--- Begin Input data ---

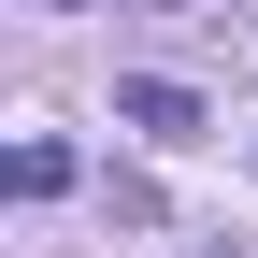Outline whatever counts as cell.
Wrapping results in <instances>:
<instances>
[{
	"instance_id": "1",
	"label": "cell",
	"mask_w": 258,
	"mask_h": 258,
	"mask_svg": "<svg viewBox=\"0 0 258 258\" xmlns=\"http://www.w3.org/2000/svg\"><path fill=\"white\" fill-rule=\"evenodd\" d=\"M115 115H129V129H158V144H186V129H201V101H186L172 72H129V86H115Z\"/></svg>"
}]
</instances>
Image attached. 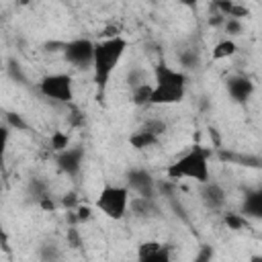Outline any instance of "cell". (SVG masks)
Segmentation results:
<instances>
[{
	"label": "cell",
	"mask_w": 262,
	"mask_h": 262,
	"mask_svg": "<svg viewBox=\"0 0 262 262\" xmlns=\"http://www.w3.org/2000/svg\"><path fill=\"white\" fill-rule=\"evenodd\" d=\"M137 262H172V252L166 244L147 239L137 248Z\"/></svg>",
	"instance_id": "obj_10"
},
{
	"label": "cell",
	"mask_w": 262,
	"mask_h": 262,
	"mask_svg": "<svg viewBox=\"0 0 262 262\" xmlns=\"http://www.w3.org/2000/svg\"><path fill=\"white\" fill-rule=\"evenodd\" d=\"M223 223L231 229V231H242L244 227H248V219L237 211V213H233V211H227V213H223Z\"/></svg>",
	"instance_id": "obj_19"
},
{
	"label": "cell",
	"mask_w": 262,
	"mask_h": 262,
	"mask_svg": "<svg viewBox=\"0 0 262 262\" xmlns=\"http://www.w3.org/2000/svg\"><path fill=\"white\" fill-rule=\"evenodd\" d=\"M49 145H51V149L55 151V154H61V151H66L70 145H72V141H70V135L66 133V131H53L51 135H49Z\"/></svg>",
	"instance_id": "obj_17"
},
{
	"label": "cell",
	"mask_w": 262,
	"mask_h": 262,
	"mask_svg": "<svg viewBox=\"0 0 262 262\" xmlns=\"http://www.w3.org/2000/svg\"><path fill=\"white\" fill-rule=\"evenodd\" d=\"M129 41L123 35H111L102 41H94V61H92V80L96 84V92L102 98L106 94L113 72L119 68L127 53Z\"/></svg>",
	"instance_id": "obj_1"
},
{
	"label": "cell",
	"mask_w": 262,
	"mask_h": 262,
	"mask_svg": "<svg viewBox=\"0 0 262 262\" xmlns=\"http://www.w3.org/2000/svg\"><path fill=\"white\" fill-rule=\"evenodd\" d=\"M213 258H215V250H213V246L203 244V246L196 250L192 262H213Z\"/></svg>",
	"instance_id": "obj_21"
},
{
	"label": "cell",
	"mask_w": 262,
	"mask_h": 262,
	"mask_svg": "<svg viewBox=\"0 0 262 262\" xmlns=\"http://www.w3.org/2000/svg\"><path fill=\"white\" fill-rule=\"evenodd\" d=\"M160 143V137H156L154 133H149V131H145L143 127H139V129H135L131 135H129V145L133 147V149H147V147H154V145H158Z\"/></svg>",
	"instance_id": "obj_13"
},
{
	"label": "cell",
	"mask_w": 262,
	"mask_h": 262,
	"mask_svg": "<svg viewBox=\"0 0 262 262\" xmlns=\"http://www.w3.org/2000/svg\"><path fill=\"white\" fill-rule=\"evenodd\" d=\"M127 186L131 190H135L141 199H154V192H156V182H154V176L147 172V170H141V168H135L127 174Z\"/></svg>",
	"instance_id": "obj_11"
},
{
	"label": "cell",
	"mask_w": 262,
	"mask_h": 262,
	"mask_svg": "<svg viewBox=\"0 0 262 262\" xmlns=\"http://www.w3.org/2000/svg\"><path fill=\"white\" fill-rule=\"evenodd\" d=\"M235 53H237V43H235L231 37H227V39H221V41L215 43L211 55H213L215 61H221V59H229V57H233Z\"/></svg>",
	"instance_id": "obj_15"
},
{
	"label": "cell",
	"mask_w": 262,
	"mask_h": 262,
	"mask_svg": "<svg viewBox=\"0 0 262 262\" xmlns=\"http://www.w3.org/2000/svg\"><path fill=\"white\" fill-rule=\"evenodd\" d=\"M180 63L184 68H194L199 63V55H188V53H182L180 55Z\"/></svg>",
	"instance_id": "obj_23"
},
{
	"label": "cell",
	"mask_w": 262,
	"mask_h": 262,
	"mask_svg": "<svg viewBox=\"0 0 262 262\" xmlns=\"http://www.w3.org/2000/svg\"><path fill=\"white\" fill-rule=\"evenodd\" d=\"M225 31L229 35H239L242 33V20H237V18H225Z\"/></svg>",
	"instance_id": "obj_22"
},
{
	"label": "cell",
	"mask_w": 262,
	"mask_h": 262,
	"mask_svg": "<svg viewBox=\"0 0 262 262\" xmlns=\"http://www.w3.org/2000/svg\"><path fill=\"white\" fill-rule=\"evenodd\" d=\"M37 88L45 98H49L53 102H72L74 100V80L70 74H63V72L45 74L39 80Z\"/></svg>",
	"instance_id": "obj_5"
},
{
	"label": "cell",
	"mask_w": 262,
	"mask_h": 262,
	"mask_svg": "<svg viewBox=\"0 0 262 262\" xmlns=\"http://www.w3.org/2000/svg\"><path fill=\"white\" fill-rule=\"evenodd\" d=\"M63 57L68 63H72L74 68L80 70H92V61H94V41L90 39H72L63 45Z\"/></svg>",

--- End Input data ---

Brief → Render the material from its first line through the line containing "</instances>" as a JSON list of strings, one string per line, skipping blank lines. Leave the pictures out of your answer.

Completed exercise →
[
  "Outline whatever counts as cell.",
  "Wrapping results in <instances>:",
  "<instances>",
  "[{",
  "\t\"instance_id\": \"1\",",
  "\t\"label\": \"cell\",",
  "\t\"mask_w\": 258,",
  "\t\"mask_h\": 258,",
  "\t\"mask_svg\": \"<svg viewBox=\\\"0 0 258 258\\\" xmlns=\\\"http://www.w3.org/2000/svg\\\"><path fill=\\\"white\\\" fill-rule=\\\"evenodd\\\" d=\\\"M115 115H129V129H158V144H186V129H201V101H186L172 72H129V86H115Z\\\"/></svg>\"",
  "}]",
  "</instances>"
]